There are all sorts of ripple effects here that extend beyond stranded tourists.
However -
“unforeseen interruptions to highly complex systems demonstrate their fragility and lack of resilience.”
- is not quite right. Humans are superb improvisers. Why, even as we type the Royal Navy is being mobilized for Dunkirk V.2.
The mise en scène is all too familiar. Under a darkening pall of a sky, the beaches of Europe lie empty, dotted only by the remnants of a retreating army – empty Evian bottles and Quick! wrappers – as the RN et al churns back across the channel carrying beaten yet unbowed Brits laden with up to 3,200 cigarettes, 90 litres of wine and 10 litres of spirits to face HM Revenue and Customs.
But funniest of all is that no one beyond a half million Icelanders – broke from their own financial eruption – can properly pronounce the name of the cause of this sudden eco-economic explosion.
Even though JG Ballard remains dead, I bet he’s still chuckling away at this wonderfully unexpected 21st century eyjafuckup.
Ditto what Nabakov said, from a slightly different direction. The early C20th predictions of the awesome power of bombers to knock-out cities and countries were partly based on the presumed fragility and interdependence of modern industrial civilisation. Didn’t turn out to be quite that easy, because people do improvise, get by, make do — the Blitz spirit and all that (which wasn’t confined to London or even Britain). On the other hand, making preparations beforehand helps a lot. And that resilience works only up to a point, and where that point is is difficult to say until you get there.
I heard on the radio the other day that a third of “traded goods”, whatever that might mean, are carried by air.
“…partly based on the presumed fragility and interdependence of modern industrial civilisation…because people do improvise, get by, make do”
Exhibit A: The British Spitfire shadow factory system.
Exhibit B. The startling casualties and lack of success of the 8th Air Force’s Schweinfurt raids.
Not many major first world industrial nations have been bombed extensively since then but if it did happen now I bet this internet e-generation would even better at distributed, open source industrial production.

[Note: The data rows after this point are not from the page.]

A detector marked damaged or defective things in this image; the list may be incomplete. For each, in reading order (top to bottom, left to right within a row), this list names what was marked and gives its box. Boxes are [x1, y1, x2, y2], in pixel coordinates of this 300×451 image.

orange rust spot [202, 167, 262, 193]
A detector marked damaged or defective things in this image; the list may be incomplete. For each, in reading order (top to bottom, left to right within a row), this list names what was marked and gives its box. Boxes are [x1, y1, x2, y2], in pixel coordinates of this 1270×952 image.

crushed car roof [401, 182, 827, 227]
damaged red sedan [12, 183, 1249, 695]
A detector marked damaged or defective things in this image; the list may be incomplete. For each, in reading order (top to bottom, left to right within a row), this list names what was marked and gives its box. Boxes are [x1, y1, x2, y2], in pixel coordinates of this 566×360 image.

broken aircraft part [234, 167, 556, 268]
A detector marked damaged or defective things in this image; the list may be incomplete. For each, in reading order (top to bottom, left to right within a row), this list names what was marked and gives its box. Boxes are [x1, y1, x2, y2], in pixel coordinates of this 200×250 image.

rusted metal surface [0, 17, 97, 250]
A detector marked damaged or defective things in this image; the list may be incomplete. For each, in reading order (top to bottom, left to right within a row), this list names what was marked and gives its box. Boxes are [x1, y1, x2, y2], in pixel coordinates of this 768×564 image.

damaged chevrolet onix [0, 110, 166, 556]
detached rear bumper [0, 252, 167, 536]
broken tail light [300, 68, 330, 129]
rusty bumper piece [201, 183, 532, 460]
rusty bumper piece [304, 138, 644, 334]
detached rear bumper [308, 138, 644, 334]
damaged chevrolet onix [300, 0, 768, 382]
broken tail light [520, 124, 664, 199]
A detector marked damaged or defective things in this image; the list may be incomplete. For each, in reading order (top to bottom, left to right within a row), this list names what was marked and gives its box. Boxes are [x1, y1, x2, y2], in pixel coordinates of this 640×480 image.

Shit, over a decade the USAF dropped more bomb tonnage on Indochine than everyone did to eachother in WW2. That didn’t quite work out the way they thought.
Probably about the only bombing campaign that even achieved barely half of its strategic objectives was SuperLeMaytress over Japan.
Also Brett, where’s the book (with tasty photos – “Gotha cockpit circa 1918. Note early barometer to left of flight engineer’s dog”") spun off from your thesis?
Kim, it’s funny how egotistical humankind react when they are confronted with the fact that they don’t control as much of the world as they thought they did. Seeing the anger on the faces of some people whose travel plans had been upset was instructive.
As you say, with peak oil and global warming, humans are destined for more disappointments and alterations to their inflated egos.
I wonder how long it will take for the supply of Italian kiwi fruit to dry up here in Oz? Though maybe they come via the sea.
If you doubt how much freight is moved by air, watch planes being loaded and unloaded. The passenger bags are thrown out of the hold then the conveyor belt is set up and box after box of freight comes out of the hold down the conveyor belt where it is carefully stacked onto trailers before its taken off the tarmac. A Virgin flight into Tullamarine had just over a trailer of passenger baggage and 2 complete trailers of cargo.
It might get worse before it gets better, with the second volcano likely to blow. And, how long could this go on for? In the past similar climatically impacting events have lasted at least two years. One wonders what governments and airlines might do if this becomes a temporarily permanent event? It will slow down the pace of life considerably. We might all have to get used to travelling by sea.
The 9am news stated the first plane has just landed in Europe, from Vancouver.
Well to be fair, Nabakov and Brett, a lot of the Blitz spirit involved compromises that would be utterly unthinkable in today’s political economy ie. the militarisation of entire labour forces, the subjection of even-then complex markets to rationing and central control, evacuation en masse of children, the acceptance of a certain (large) number of civilian deaths. You couldn’t do those now even if they were technologically feasible. It’s the political rather than the technological change since the 40s that’s reduced the scope for improvisation and I give you as case C: the bureaucratic response to Hurricane Katrina—modern cities’ government cultures work against, rather than for, resilience.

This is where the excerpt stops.